Feeling the Energy Park / Carlo Ratti Associati + Italo Rota
Feeling the Energy Park / Carlo Ratti Associati + Italo Rota
Text description provided by the architects. At Milan Design Week 2022, international design and innovation office CRA-Carlo Ratti Associati and architect Italo Rota unveil a project that turns the city’s Botanical Garden into an energy park. “Feeling the Energy” makes use of 500 meters of digitally bent copper pipe to create a sensorial path where people can explore different forms of sustainable energy production and consumption. The project is developed for Plenitude as part of the Design Week’s INTERNI Re. Generation exhibition. The copper is provided by KME, one of the world’s largest producers of this material. “Feeling the Energy” will be open to the public until 13th June 2022.
The installation invites people to wander through Milan’s historical Botanical Garden, in a sequence of six main stages: Energy Carousel, Garden Orchestra, The Leading Logo, Powering Vibrations, Blinds in the Sun, and Solar Garden. These make it possible to directly experience how energy can be produced from the sun, wind, and people’s movements. Each step features a different object, all made of copper. The installation harvests and stores energy during the day, using it to illuminate the Botanical Garden in the evening. It also powers water vaporizers that will cool the garden pathways while at the same time nourishing the vegetation.
Visitors access the Botanical Garden and immediately discover a majestic carousel where they can experience the energy in motion. After that, people can walk under a series of portals that plays sequences from the renowned Four Seasons symphony by Italian baroque composer Antonio Vivaldi, performed by the Ensemble Strumentale la Barocca of the Symphony Orchestra of Milan. The exhibition path also includes a giant vibraphone which people are invited to play. Moreover, a tunnel with colored diaphragms laden with organic photovoltaic panels can be opened or closed by those wandering through it, while a canopy features sensors that can detect people’s presence and activate a cool mist.
“The installation is inspired by the functioning of plant organisms,” says Carlo Ratti, founding partner at CRA and director of the MIT Senseable City Lab: “As trees in a forest draw energy from different sources and then use it locally where they need it – in a certain branch or the end of a leaf – the long copper tube of ‘Feeling the Energy’ absorbs energy in its entire length and then uses it in specific points of the installation path.”
“Playing is a fundamental activity for every human being. This installation suggests new links between play and the world of energy. It shows us that every time we consume energy – whether it’s on a carousel or a swing, or even while producing sound waves – we can recover some of that energy. In addition, the installation hints closely at the theme of efficiency. A simple gesture such as orienting the photovoltaic panels allows us to think practically about saving and optimizing resources,” says Italo Rota, founder of Italo Rota Building Office.

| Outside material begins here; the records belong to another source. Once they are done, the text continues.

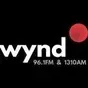 WYND Radio - WYND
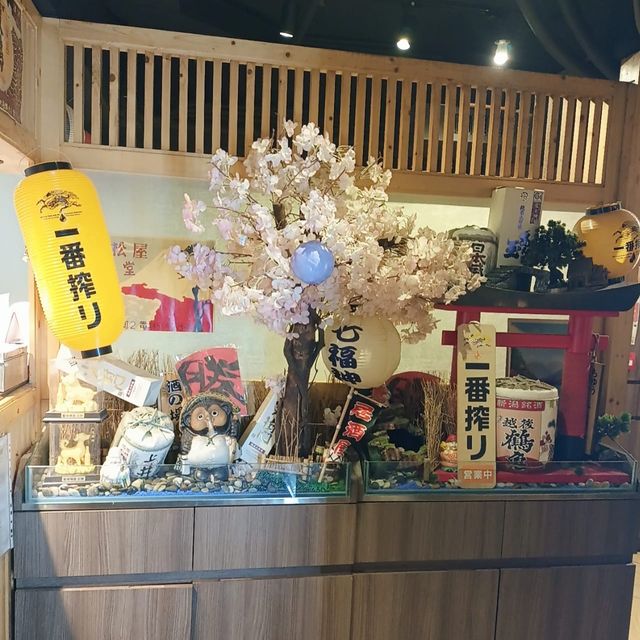 抵食日本料理😋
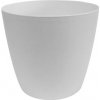 Plastkon Ella Mat 13 cm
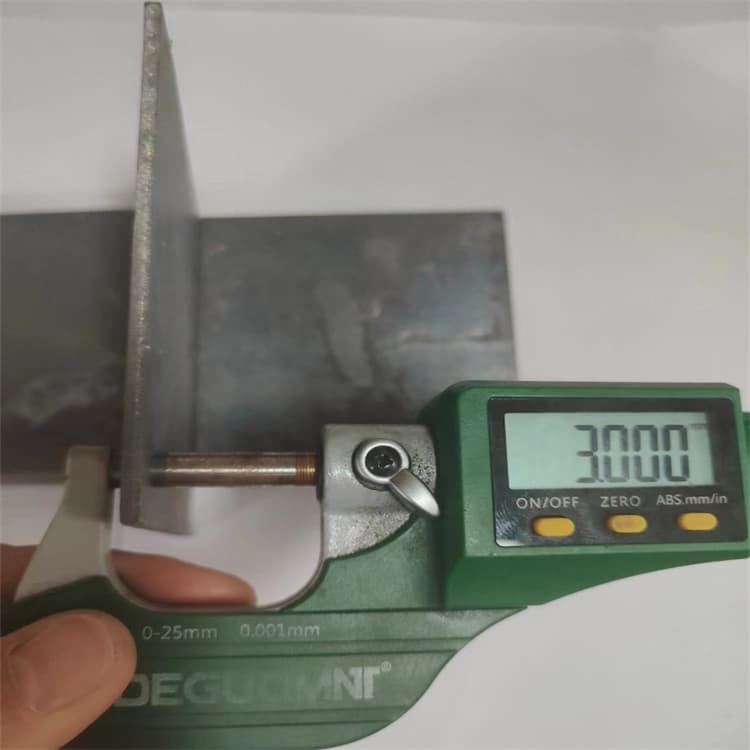 定制医用铅皮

The Plenitude project illustrates what a self-sufficient energy infrastructure looks like, where discrete points are connected in a microgrid. The installation reproduces, on a small scale, what happens with urban, national and even transcontinental energy networks: complex distribution channels are able to connect and supply each node over a long journey. Moreover, the copper tube features antimicrobial properties, which are particularly beneficial to allowing safe contact between visitors joining the experience. The same material will be reused at the end of the event, following the principles of circular design.
CRA has explored the Natural and the Artificial as well as energy production at different scales, in a variety of projects. These include Cloud Cast, a system that uses motion tracking and ceiling-mounted misting elements to provide localized cooling, and The Greenary, a private house built around a 10-meter-tall ficus tree in northern Italy. At previous Design Week exhibitions, CRA developed temporary installations that use technology to devise alternative sustainable futures. For instance Living Nature, in Milan’s main square Piazza del Duomo recreated a garden pavilion where all four seasons coexist with each other at the same time, thanks to an innovative energy management system for climate control.